EXERCISE DETAILS
A complete, unaltered copy of the listing is needed. Write it out.

——

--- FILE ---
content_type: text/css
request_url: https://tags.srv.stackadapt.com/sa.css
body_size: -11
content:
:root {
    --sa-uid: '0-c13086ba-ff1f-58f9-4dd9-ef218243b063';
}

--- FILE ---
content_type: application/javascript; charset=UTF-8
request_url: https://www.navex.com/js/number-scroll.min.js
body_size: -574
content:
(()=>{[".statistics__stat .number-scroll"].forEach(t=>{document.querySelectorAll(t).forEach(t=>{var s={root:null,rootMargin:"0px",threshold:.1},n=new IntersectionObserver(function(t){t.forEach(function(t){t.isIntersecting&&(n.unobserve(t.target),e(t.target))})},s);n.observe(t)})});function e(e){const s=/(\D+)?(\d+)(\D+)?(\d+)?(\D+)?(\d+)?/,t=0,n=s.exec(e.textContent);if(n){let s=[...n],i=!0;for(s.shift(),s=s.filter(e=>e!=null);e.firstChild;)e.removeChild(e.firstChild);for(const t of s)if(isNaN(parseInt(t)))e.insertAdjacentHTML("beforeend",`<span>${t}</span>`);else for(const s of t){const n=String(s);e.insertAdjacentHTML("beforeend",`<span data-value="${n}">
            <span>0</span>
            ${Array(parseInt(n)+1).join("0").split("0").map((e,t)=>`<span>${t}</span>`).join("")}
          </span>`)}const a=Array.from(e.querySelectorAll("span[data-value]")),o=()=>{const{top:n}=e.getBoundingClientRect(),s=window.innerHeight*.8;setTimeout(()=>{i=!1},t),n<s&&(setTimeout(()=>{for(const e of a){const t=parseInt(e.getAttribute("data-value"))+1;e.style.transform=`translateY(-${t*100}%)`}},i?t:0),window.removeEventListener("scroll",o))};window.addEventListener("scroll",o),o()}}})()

——

SOLUTION TO THE PROBLEM
--- FILE ---
content_type: text/css
request_url: https://tags.srv.stackadapt.com/sa.css
body_size: -11
content:
:root {
    --sa-uid: '0-c13086ba-ff1f-58f9-4dd9-ef218243b063';
}

--- FILE ---
content_type: application/javascript; charset=UTF-8
request_url: https://www.navex.com/js/number-scroll.min.js
body_size: -574
content:
(()=>{[".statistics__stat .number-scroll"].forEach(t=>{document.querySelectorAll(t).forEach(t=>{var s={root:null,rootMargin:"0px",threshold:.1},n=new IntersectionObserver(function(t){t.forEach(function(t){t.isIntersecting&&(n.unobserve(t.target),e(t.target))})},s);n.observe(t)})});function e(e){const s=/(\D+)?(\d+)(\D+)?(\d+)?(\D+)?(\d+)?/,t=0,n=s.exec(e.textContent);if(n){let s=[...n],i=!0;for(s.shift(),s=s.filter(e=>e!=null);e.firstChild;)e.removeChild(e.firstChild);for(const t of s)if(isNaN(parseInt(t)))e.insertAdjacentHTML("beforeend",`<span>${t}</span>`);else for(const s of t){const n=String(s);e.insertAdjacentHTML("beforeend",`<span data-value="${n}">
            <span>0</span>
            ${Array(parseInt(n)+1).join("0").split("0").map((e,t)=>`<span>${t}</span>`).join("")}
          </span>`)}const a=Array.from(e.querySelectorAll("span[data-value]")),o=()=>{const{top:n}=e.getBoundingClientRect(),s=window.innerHeight*.8;setTimeout(()=>{i=!1},t),n<s&&(setTimeout(()=>{for(const e of a){const t=parseInt(e.getAttribute("data-value"))+1;e.style.transform=`translateY(-${t*100}%)`}},i?t:0),window.removeEventListener("scroll",o))};window.addEventListener("scroll",o),o()}}})()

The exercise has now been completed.